## Task to carry out:
Please rewrite the stretch from the line containing "How far do the" through the end of the records, replacing "carriage" with "coach" and leaving everything else unchanged.

— Start of Data in this exercise —

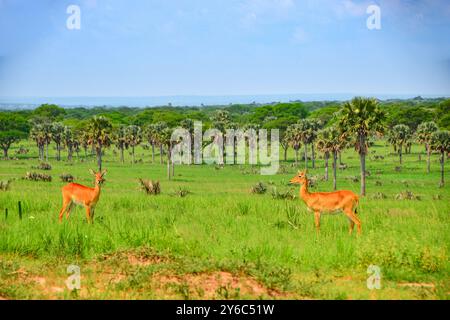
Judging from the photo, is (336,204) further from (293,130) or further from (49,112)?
(49,112)

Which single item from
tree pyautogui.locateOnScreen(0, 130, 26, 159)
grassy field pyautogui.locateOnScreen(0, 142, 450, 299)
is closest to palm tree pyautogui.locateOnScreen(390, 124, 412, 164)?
grassy field pyautogui.locateOnScreen(0, 142, 450, 299)

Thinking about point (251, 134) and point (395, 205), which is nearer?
point (395, 205)

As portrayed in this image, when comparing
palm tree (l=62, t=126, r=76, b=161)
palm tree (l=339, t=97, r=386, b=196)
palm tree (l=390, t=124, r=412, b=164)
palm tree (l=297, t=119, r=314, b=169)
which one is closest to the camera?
palm tree (l=339, t=97, r=386, b=196)

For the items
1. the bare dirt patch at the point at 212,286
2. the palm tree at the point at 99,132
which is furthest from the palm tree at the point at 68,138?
the bare dirt patch at the point at 212,286

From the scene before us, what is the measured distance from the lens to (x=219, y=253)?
46.8 feet

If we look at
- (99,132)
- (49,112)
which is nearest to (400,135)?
(99,132)

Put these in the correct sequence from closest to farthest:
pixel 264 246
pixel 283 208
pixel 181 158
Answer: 1. pixel 264 246
2. pixel 283 208
3. pixel 181 158

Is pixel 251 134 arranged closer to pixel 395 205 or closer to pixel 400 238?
pixel 395 205

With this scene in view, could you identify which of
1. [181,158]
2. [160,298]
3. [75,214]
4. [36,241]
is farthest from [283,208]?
A: [181,158]

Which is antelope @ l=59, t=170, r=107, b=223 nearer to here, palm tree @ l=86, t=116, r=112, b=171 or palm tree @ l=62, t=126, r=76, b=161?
palm tree @ l=86, t=116, r=112, b=171

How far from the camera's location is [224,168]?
92.2 m

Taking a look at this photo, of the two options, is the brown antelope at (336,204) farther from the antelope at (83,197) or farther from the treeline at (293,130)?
the treeline at (293,130)

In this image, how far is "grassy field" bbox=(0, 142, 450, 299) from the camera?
37.6 ft

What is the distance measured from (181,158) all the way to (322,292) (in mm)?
92899
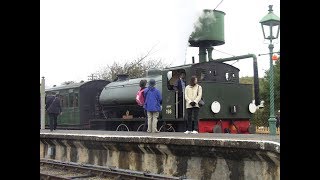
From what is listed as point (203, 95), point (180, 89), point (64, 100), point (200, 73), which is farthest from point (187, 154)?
point (64, 100)

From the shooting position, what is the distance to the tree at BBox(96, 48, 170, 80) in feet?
107

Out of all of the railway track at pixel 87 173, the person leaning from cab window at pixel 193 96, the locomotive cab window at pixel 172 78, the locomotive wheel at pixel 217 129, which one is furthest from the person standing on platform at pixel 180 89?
the railway track at pixel 87 173

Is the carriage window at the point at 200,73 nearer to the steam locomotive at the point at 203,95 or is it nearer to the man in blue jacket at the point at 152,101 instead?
the steam locomotive at the point at 203,95

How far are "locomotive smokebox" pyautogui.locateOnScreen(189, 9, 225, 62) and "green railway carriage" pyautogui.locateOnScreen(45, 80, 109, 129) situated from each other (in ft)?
19.7

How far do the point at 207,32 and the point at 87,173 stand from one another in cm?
705

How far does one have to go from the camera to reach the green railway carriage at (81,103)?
717 inches

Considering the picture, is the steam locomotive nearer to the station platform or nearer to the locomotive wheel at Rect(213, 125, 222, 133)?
the locomotive wheel at Rect(213, 125, 222, 133)

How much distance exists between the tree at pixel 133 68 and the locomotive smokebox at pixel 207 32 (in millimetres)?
15546

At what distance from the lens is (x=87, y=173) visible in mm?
9172

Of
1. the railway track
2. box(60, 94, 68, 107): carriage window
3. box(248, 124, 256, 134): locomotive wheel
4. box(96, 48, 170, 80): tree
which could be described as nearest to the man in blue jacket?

— End of Data in this exercise —

## Output for this task:
How far do the point at 207,32 and the point at 87,173 stand from one another in cm?
705

How far does one have to go from the camera to reach the green railway coach at (81,103)?
717 inches

Considering the picture, is the steam locomotive nearer to the station platform or nearer to the locomotive wheel at Rect(213, 125, 222, 133)?
the locomotive wheel at Rect(213, 125, 222, 133)

How much distance exists between the tree at pixel 133 68 and the locomotive smokebox at pixel 207 32 (in millimetres)?
15546

At what distance from the lens is (x=87, y=173) visible in mm?
9172

Of
1. the railway track
2. box(60, 94, 68, 107): coach window
3. box(248, 124, 256, 134): locomotive wheel
4. box(96, 48, 170, 80): tree
which could be described as nearest to the man in blue jacket?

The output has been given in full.